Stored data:
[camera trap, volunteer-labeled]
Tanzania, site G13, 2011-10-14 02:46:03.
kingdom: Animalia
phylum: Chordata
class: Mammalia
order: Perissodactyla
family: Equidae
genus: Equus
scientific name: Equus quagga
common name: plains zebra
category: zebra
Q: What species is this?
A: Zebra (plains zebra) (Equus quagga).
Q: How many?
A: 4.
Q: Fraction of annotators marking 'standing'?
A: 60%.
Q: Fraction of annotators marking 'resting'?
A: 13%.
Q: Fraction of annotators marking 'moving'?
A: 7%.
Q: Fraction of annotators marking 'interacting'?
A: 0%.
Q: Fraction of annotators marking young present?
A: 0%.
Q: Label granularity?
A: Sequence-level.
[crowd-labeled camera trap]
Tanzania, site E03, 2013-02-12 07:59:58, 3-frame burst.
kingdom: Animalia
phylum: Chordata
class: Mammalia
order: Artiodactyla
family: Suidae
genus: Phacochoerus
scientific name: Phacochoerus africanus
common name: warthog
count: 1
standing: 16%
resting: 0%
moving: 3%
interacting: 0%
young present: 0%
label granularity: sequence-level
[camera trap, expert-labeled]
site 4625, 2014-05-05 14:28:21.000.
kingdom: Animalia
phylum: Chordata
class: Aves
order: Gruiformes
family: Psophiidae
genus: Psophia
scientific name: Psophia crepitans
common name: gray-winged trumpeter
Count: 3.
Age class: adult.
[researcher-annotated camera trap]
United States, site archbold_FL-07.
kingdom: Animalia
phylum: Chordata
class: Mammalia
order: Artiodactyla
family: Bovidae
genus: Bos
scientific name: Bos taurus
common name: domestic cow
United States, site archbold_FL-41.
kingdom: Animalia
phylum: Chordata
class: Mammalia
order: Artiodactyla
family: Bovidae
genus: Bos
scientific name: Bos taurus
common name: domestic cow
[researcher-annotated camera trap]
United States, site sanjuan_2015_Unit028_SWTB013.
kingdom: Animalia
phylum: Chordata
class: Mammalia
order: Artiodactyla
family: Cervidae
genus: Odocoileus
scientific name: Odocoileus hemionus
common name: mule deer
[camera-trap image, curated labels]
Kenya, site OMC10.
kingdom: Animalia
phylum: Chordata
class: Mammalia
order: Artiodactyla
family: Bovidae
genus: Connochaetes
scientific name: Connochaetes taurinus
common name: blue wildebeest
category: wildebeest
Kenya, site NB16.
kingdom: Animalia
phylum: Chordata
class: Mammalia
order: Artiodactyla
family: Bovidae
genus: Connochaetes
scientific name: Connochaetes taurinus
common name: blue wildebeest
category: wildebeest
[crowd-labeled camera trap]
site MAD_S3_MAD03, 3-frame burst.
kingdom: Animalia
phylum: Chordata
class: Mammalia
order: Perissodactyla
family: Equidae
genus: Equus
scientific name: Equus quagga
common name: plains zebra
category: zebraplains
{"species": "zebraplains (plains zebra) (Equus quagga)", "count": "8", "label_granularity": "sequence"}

DIRECTIONS: Find every line of the data that includes the string "present". Copy each of those lines.

WRITTEN REPLY:
Q: Fraction of annotators marking young present?
young present: 0%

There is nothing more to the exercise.